Inside the suit, Tony had quickly realized that there was nothing for him to do but ride out the concussive trip. The suit’s assorted shock absorbers, gyros, and dampeners spared him a good portion of the impact, but he was still battered and bruised by the time the suit came to rest.
The foghorn faded in his earpieces, which was a blessed relief, and gave Tony a moment to gather his thoughts as he heard the first telltale clink that signaled the impending removal of the Iron Man suit.
Luckily, Tony Stark was a bona fide genius and could gather more thoughts in a moment than most people could assemble in one lifetime and several reincarnations.

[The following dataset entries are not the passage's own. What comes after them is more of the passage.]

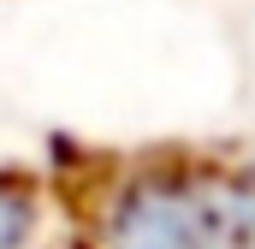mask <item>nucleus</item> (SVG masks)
I'll return each mask as SVG.
<instances>
[{
  "label": "nucleus",
  "mask_w": 255,
  "mask_h": 249,
  "mask_svg": "<svg viewBox=\"0 0 255 249\" xmlns=\"http://www.w3.org/2000/svg\"><path fill=\"white\" fill-rule=\"evenodd\" d=\"M0 249H42V190L0 172Z\"/></svg>",
  "instance_id": "f03ea898"
},
{
  "label": "nucleus",
  "mask_w": 255,
  "mask_h": 249,
  "mask_svg": "<svg viewBox=\"0 0 255 249\" xmlns=\"http://www.w3.org/2000/svg\"><path fill=\"white\" fill-rule=\"evenodd\" d=\"M83 249H255V160L113 172L83 202Z\"/></svg>",
  "instance_id": "f257e3e1"
}]
</instances>
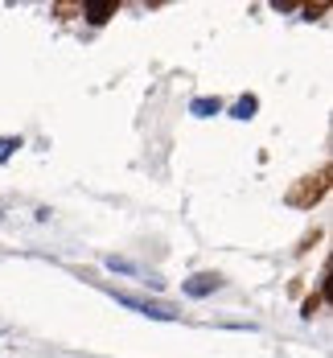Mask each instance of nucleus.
<instances>
[{"label": "nucleus", "instance_id": "obj_6", "mask_svg": "<svg viewBox=\"0 0 333 358\" xmlns=\"http://www.w3.org/2000/svg\"><path fill=\"white\" fill-rule=\"evenodd\" d=\"M256 99H251V95H247V99H239V103H235V115H239V120H251V115H256Z\"/></svg>", "mask_w": 333, "mask_h": 358}, {"label": "nucleus", "instance_id": "obj_7", "mask_svg": "<svg viewBox=\"0 0 333 358\" xmlns=\"http://www.w3.org/2000/svg\"><path fill=\"white\" fill-rule=\"evenodd\" d=\"M13 148H21V141H13V136H4V141H0V161H8V157H13Z\"/></svg>", "mask_w": 333, "mask_h": 358}, {"label": "nucleus", "instance_id": "obj_2", "mask_svg": "<svg viewBox=\"0 0 333 358\" xmlns=\"http://www.w3.org/2000/svg\"><path fill=\"white\" fill-rule=\"evenodd\" d=\"M115 301L128 305V309H140V313H148V317H161V322H173V317H177L169 305H161V301H145V296H132V292H119Z\"/></svg>", "mask_w": 333, "mask_h": 358}, {"label": "nucleus", "instance_id": "obj_3", "mask_svg": "<svg viewBox=\"0 0 333 358\" xmlns=\"http://www.w3.org/2000/svg\"><path fill=\"white\" fill-rule=\"evenodd\" d=\"M82 17H87L91 25H103L108 17H115V0H87V4H82Z\"/></svg>", "mask_w": 333, "mask_h": 358}, {"label": "nucleus", "instance_id": "obj_9", "mask_svg": "<svg viewBox=\"0 0 333 358\" xmlns=\"http://www.w3.org/2000/svg\"><path fill=\"white\" fill-rule=\"evenodd\" d=\"M74 13H82V4H58V17H74Z\"/></svg>", "mask_w": 333, "mask_h": 358}, {"label": "nucleus", "instance_id": "obj_8", "mask_svg": "<svg viewBox=\"0 0 333 358\" xmlns=\"http://www.w3.org/2000/svg\"><path fill=\"white\" fill-rule=\"evenodd\" d=\"M317 309H321V296H309V301H304V317H313Z\"/></svg>", "mask_w": 333, "mask_h": 358}, {"label": "nucleus", "instance_id": "obj_5", "mask_svg": "<svg viewBox=\"0 0 333 358\" xmlns=\"http://www.w3.org/2000/svg\"><path fill=\"white\" fill-rule=\"evenodd\" d=\"M219 99H193V115H219Z\"/></svg>", "mask_w": 333, "mask_h": 358}, {"label": "nucleus", "instance_id": "obj_1", "mask_svg": "<svg viewBox=\"0 0 333 358\" xmlns=\"http://www.w3.org/2000/svg\"><path fill=\"white\" fill-rule=\"evenodd\" d=\"M325 194H330V169H317V173L300 178L293 189H288V206H296V210H313Z\"/></svg>", "mask_w": 333, "mask_h": 358}, {"label": "nucleus", "instance_id": "obj_4", "mask_svg": "<svg viewBox=\"0 0 333 358\" xmlns=\"http://www.w3.org/2000/svg\"><path fill=\"white\" fill-rule=\"evenodd\" d=\"M219 285L222 280L214 276V272H202V276H189V280H185V292H189V296H210Z\"/></svg>", "mask_w": 333, "mask_h": 358}]
</instances>
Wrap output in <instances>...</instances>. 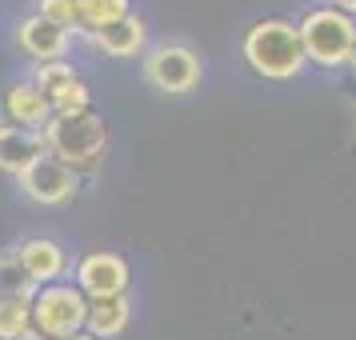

His lightning assessment of the situation was as follows:
The suit has been somehow compromised, but no serious attempt has been made to damage it, which means that whoever is behind this wants it intact. Or perhaps they want me intact. Worst-case scenario: they want the suit alive but billionaire playboy dead. Unlikely. A rich genius is always more valuable alive than six feet under. So I have been lured here by someone who somehow stymied all my systems and therefore knows them intimately. Which narrows down the list of possible suspects considerably.
Actually, I am the only suspect on the list.
Was I manipulated somehow?
Was I drugged? Hypnotized?
Perhaps none of this is even happening, though it’s probably best to proceed under the assumption that it is, because this suit is about to open and when it does there will be people waiting to, at the very least, make me do things I don’t want to do.
Conclusion: this is not going to be as much fun as Graywolf’s party.